Supplied records:
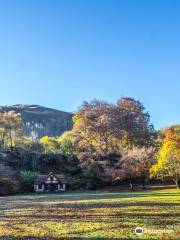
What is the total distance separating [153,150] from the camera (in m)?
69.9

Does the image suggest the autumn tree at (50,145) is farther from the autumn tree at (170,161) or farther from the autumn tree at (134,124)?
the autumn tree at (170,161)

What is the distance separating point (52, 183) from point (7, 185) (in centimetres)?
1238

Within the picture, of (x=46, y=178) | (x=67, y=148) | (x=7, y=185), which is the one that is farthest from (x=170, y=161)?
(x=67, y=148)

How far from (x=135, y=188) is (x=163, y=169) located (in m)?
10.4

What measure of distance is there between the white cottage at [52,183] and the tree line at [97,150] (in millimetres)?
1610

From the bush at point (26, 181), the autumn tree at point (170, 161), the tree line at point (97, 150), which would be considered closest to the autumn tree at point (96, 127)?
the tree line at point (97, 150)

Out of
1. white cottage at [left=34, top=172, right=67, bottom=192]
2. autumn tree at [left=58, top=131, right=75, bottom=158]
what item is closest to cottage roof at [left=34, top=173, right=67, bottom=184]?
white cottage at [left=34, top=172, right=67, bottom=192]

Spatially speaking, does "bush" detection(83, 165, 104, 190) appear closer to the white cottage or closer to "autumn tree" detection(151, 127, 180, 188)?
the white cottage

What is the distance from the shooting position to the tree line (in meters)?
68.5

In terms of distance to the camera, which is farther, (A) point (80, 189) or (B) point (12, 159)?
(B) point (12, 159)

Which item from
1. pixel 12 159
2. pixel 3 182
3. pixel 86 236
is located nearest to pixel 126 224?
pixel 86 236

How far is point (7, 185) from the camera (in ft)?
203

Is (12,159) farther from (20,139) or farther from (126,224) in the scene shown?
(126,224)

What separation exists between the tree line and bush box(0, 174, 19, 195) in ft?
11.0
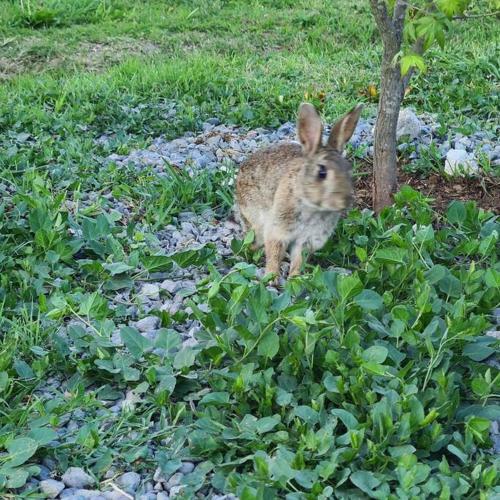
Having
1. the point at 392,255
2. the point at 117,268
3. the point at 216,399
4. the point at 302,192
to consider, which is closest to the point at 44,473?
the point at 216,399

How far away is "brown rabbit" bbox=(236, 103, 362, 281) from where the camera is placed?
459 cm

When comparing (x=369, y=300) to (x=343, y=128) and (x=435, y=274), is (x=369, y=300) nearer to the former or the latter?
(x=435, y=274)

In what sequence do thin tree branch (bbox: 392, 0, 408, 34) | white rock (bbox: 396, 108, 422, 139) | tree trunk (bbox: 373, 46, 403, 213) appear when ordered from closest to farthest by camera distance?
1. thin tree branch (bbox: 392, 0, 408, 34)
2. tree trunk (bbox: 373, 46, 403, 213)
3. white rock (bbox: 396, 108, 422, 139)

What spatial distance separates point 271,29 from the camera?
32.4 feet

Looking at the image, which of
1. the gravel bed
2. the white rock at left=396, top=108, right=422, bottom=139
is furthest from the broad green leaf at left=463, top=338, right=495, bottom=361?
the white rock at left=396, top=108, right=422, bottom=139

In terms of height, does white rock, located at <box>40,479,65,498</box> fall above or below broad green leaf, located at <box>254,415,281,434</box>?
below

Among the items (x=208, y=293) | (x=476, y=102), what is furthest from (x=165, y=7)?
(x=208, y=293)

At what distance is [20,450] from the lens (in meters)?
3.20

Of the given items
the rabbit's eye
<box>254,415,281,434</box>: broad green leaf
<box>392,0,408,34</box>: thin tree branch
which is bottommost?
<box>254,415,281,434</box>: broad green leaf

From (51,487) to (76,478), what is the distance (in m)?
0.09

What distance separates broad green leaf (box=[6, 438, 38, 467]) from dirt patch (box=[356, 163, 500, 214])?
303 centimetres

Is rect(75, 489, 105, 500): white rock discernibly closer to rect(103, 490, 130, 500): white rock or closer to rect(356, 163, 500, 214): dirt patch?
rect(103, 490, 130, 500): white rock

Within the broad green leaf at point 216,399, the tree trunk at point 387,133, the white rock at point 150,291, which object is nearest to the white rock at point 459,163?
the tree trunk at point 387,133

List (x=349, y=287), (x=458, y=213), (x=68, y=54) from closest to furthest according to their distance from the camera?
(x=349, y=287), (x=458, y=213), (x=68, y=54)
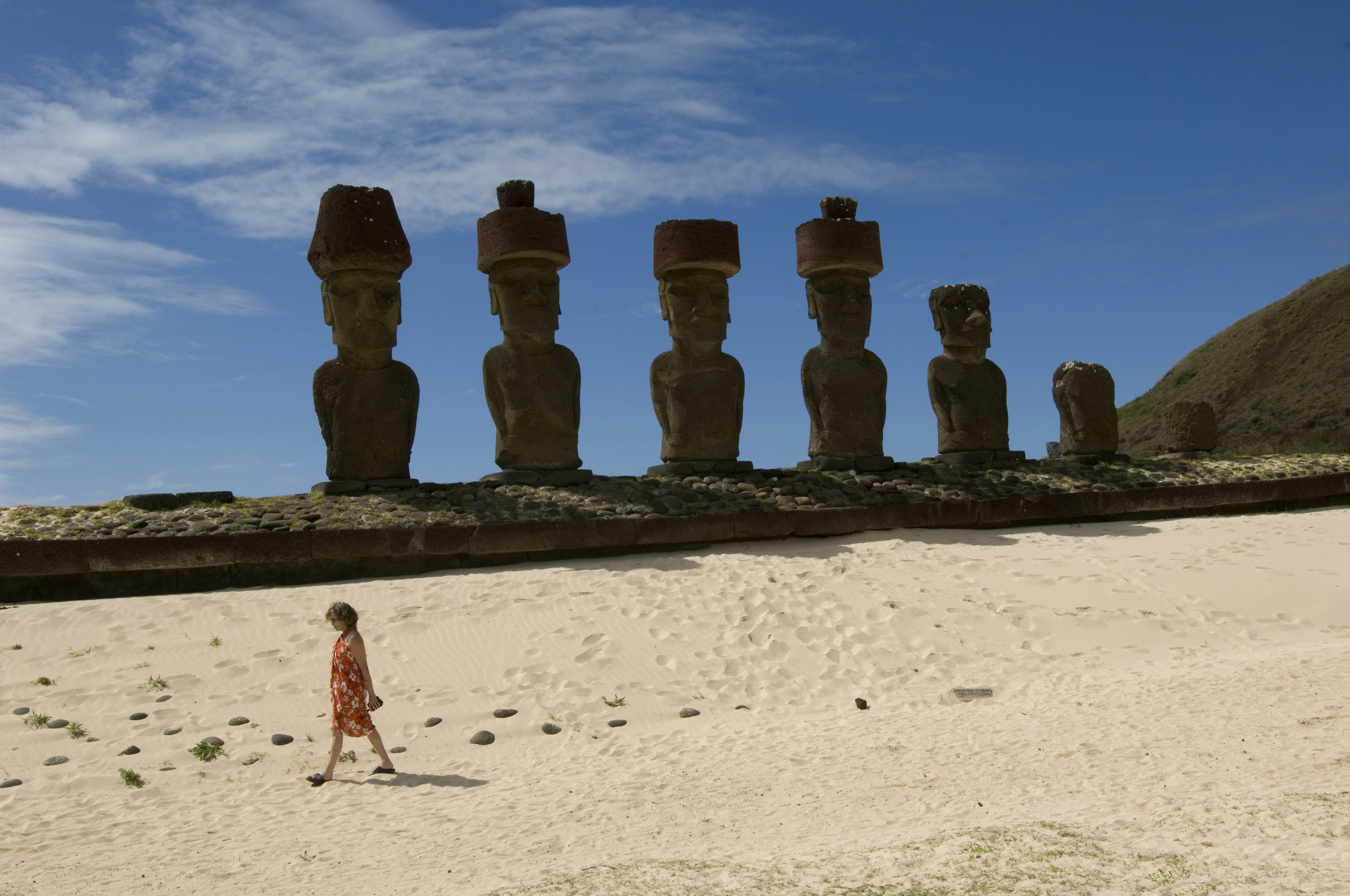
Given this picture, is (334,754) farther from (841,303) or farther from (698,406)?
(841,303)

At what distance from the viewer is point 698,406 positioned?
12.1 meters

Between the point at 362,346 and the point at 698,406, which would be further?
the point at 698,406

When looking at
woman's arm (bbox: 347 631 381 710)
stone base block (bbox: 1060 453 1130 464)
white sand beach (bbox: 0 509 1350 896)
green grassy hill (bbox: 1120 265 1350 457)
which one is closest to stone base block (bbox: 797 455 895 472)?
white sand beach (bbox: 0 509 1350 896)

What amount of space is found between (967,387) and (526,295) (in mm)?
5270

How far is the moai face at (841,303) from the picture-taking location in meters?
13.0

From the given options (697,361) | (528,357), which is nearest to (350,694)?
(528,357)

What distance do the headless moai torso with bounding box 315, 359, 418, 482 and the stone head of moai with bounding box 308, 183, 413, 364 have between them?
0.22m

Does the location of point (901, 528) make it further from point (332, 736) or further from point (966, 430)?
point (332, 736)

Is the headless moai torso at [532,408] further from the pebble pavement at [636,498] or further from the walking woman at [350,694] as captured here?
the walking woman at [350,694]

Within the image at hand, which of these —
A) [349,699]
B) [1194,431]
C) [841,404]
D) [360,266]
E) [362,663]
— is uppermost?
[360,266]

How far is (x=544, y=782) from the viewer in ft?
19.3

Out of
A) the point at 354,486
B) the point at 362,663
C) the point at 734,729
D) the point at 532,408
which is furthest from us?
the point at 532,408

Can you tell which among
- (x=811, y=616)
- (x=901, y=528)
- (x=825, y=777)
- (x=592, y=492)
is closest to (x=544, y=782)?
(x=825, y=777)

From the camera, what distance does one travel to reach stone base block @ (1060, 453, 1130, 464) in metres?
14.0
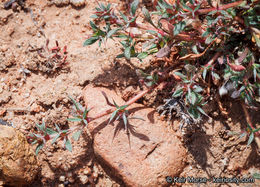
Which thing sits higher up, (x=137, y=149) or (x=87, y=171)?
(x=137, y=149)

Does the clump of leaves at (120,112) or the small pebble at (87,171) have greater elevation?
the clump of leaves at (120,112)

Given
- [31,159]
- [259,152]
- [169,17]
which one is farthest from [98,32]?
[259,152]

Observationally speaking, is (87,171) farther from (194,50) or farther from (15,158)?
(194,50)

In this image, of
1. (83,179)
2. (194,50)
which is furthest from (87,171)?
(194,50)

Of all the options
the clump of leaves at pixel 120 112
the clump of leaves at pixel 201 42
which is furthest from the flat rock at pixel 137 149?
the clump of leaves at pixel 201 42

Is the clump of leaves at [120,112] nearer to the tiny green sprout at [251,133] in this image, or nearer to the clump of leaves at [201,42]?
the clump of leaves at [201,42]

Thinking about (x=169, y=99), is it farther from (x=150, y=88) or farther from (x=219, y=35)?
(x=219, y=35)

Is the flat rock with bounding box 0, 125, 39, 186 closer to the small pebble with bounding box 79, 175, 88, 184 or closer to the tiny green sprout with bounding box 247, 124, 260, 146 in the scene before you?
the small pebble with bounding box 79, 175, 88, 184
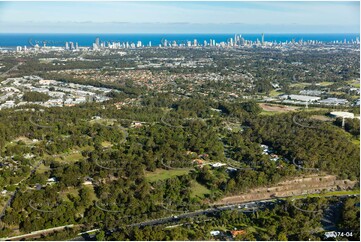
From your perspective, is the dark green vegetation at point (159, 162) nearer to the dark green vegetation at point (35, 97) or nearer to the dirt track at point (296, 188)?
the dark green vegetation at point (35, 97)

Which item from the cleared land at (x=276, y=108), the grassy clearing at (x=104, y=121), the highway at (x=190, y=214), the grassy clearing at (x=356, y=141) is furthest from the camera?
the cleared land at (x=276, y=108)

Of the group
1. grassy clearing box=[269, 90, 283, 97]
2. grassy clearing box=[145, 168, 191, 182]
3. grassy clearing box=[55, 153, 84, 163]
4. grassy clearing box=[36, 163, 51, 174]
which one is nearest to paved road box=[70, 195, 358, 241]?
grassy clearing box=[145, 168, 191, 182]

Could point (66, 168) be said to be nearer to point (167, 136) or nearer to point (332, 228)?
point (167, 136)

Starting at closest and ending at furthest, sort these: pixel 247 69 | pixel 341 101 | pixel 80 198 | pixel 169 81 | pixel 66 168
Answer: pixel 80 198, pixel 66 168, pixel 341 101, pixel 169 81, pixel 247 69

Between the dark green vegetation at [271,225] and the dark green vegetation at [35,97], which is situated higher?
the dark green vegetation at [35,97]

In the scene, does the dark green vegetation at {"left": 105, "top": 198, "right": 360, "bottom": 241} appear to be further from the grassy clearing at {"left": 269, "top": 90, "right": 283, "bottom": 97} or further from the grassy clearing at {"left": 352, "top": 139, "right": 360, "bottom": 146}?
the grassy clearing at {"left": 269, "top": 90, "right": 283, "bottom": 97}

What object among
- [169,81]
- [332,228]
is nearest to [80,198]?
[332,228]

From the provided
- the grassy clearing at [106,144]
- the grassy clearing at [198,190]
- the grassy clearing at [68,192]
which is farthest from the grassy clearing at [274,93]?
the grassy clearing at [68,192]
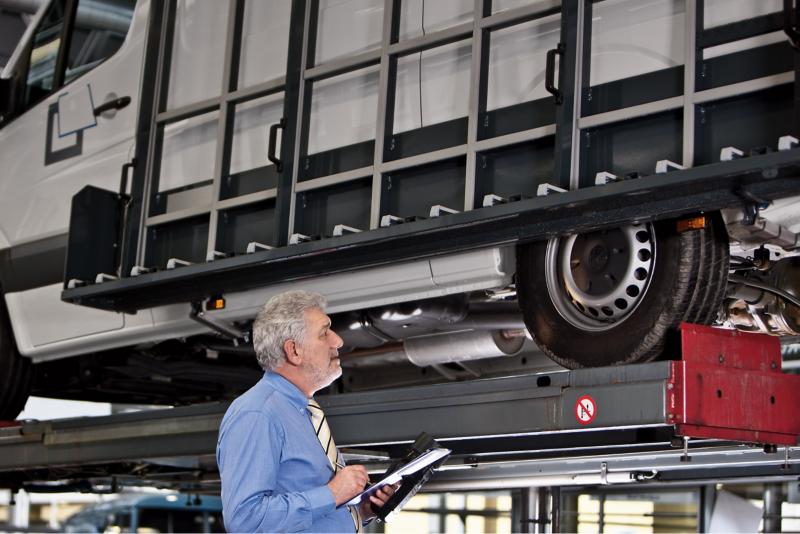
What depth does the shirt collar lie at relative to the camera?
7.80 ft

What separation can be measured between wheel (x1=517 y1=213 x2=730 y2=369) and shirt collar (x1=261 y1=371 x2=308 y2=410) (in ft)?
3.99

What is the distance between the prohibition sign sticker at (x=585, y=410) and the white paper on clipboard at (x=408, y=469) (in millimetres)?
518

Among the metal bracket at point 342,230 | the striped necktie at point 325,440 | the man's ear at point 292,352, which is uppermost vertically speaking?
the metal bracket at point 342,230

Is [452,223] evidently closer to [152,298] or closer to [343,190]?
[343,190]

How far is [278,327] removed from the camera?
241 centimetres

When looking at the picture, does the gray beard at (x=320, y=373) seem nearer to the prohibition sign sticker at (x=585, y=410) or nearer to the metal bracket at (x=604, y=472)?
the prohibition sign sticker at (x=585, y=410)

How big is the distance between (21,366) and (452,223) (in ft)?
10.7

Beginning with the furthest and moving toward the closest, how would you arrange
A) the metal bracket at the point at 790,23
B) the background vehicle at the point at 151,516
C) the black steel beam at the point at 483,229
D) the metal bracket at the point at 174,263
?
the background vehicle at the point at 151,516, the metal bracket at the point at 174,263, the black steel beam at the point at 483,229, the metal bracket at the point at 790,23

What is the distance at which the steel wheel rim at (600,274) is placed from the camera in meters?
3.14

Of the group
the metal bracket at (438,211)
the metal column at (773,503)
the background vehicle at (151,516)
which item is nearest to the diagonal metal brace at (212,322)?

Exercise description: Every line from the one containing "Is [452,223] evidently" through the last line must be copied exactly; leave out the rest.

Result:
Is [452,223] evidently closer to [152,298] or closer to [343,190]?
[343,190]

How far is [278,327] removed from the camera?
241 centimetres

When looking at the picture, does the gray beard at (x=320, y=373) seem nearer to the prohibition sign sticker at (x=585, y=410) or nearer to the metal bracket at (x=604, y=472)?
the prohibition sign sticker at (x=585, y=410)

How big is the distance between (21,366) and (452,223) (in ft)?
10.7

Beginning with the furthest and moving toward the closest, how would you arrange
A) the metal bracket at the point at 790,23
B) the background vehicle at the point at 151,516
C) the black steel beam at the point at 483,229
D) the metal bracket at the point at 174,263
?
the background vehicle at the point at 151,516, the metal bracket at the point at 174,263, the black steel beam at the point at 483,229, the metal bracket at the point at 790,23

What is the distance at which the steel wheel rim at (600,274) is placed from the camera in meters?
3.14

Of the group
the metal bracket at (438,211)
the metal column at (773,503)
the background vehicle at (151,516)
which item is nearest to the diagonal metal brace at (212,322)?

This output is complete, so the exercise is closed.